> [Problem to work on]
Return everything from the line containing "Which is farther" down to the line containing "Speaking of (x=99, y=131), is", copying each line exactly.

> [Given information]
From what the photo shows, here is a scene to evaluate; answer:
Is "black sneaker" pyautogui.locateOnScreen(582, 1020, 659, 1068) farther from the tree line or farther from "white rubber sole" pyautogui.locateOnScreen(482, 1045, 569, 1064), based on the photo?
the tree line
--
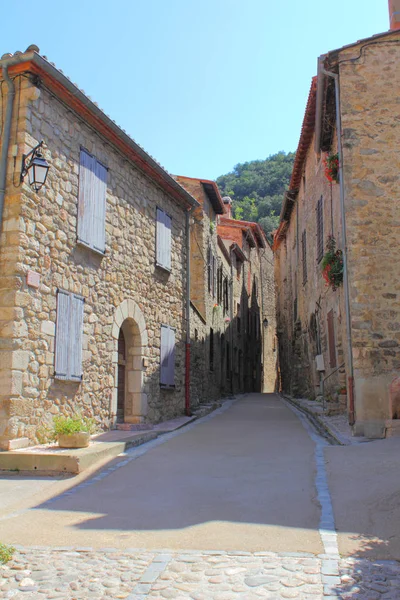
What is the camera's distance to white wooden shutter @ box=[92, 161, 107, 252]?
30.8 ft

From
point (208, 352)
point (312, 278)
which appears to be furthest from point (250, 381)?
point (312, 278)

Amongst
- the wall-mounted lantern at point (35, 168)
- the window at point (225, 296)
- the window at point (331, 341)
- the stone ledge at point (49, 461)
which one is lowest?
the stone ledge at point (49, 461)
--
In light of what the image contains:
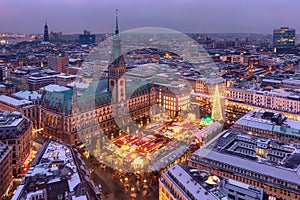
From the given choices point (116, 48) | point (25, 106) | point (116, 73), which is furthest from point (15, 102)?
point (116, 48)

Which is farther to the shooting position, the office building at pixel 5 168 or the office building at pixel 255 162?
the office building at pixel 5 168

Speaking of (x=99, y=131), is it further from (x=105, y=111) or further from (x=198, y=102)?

> [Exercise output]
Which is farther to the shooting position, the office building at pixel 5 168 or the office building at pixel 255 162?
the office building at pixel 5 168

Speaking of (x=99, y=131), is it further from (x=105, y=111) or further from (x=198, y=102)?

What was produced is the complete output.